I can't wait to see what BEEZ has to say about this.


----------



## bigbabyjesus (Mar 1, 2003)

3 million a year for a guy that can do nothing but block shots, something their starting centre already does so well?


----------



## nbanoitall (May 21, 2004)

hunter should be starting in atlanta at center. too bad for him


----------



## Max Payne (Mar 2, 2004)

Once again, you never know. If Iverson and Webber can slap him around in practice and knock some sense into him, he might be a useful piece in the squad. Besides, at worst he's still a body contesting shots.


----------



## FanOfAll8472 (Jun 28, 2003)

vigilante said:


> 3 million a year for a guy that can do nothing but block shots, something their starting centre already does so well?


 These days, 3 million is pretty good. I think Dale Davis' consistent effort on the boards would've been better, but Hunter isn't bad and he's younger. He needs serious work on his hands though, he would've scored a bundle more of points last season if he didn't fumble every other pass he received from Nash.


----------



## Vermillion (Mar 23, 2004)

At least we have a friggin big man on our bench.


----------



## Kunlun (Jun 22, 2003)

I'm very happy with this signing. Steven Hunter brings another defensive presence to our team and when Dalembert if sitting down due to foul trouble or whatever we don't lose much on the defensive end with Hunter on the floor. 

Steven Hunter is still very young and has plenty of potential, this signing could look like a steal a few years down the road. I think Billy King has had a pretty good off season so far, we're finally starting have a team with potential and talent, something that couldn't be said of us a couple years ago.


----------



## BEEZ (Jun 12, 2002)

GOD Dammit!!!! So he still maxed out Dalembert. 6 years 74.5 million. What the hell? I know some are saying what do I mean. You darken Hunter skin give him a afro and about 15 pounds. IN person and on the basketball court could you tell the 2 apart. Thats it. Im through!!!!!!!!!!!!


----------



## HKF (Dec 10, 2002)

Hunter is a poor signing, because he has stone hands and doesn't know what he's doing half the time out there. Oh well, this team is going to be bad, bad and I feel bad for AI. I really do.


----------



## Coatesvillain (Jul 17, 2002)

BEEZ said:


> GOD Dammit!!!! So he still maxed out Dalembert. 6 years 74.5 million. What the hell? I know some are saying what do I mean. You darken Hunter skin give him a afro and about 15 pounds. IN person and on the basketball court could you tell the 2 apart. Thats it. Im through!!!!!!!!!!!!


Hold on, they maxed out Dalembert? I thought they signed him to a 6 year $58 million deal?


----------



## jhammer22 (Jul 29, 2005)

PhillyPhanatic said:


> Hold on, they maxed out Dalembert? I thought they signed him to a 6 year $58 million deal?

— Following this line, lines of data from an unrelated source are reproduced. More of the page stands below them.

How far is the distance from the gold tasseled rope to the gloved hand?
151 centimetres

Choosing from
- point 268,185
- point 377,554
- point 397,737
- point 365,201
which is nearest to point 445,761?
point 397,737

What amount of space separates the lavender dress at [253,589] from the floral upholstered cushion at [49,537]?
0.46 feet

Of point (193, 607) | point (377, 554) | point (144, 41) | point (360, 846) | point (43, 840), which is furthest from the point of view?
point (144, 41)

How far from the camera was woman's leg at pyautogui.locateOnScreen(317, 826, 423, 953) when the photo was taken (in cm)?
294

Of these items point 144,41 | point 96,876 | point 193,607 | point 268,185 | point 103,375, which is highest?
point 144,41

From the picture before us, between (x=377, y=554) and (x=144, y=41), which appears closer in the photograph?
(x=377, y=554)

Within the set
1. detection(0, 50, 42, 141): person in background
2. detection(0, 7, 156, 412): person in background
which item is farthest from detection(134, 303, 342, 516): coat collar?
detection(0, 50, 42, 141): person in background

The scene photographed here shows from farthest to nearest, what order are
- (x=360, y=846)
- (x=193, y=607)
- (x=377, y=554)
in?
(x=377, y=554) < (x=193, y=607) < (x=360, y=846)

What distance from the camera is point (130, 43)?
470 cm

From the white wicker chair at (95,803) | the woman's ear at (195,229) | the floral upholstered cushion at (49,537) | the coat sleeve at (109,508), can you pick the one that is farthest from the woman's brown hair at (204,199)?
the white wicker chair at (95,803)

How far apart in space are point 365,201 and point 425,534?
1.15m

He's saying that if you combine Dalembert and Hunter's two contracts, then it's 6 year 74.5 million. Like they are the same player and Hunter is not needed (chich he isn't). I agree .. kind of a waste of a waste of a signing and cap space. King is a Bball genius. The 76ers and the Knicks have the best GM's. It's obvious. :evil:


----------



## Coatesvillain (Jul 17, 2002)

jhammer22 said:


> He's saying that if you combine Dalembert and Hunter's two contracts, then it's 6 year 74.5 million. Like they are the same player and Hunter is not needed (chich he isn't). I agree .. kind of a waste of a waste of a signing and cap space. King is a Bball genius. The 76ers and the Knicks have the best GM's. It's obvious. :evil:


:laugh:

Thanks for straightening that out for me, I should've been able to pick that one out since the two are extremely similar, just that Hunter isn't as good.


----------



## Edaw-hsoB (Aug 12, 2005)

vigilante said:


> 3 million a year for a guy that can do nothing but block shots, something their starting centre already does so well?


 yep.


----------



## Kunlun (Jun 22, 2003)

BEEZ said:


> GOD Dammit!!!! So he still maxed out Dalembert. 6 years 74.5 million. What the hell? I know some are saying what do I mean. You darken Hunter skin give him a afro and about 15 pounds. IN person and on the basketball court could you tell the 2 apart. Thats it. Im through!!!!!!!!!!!!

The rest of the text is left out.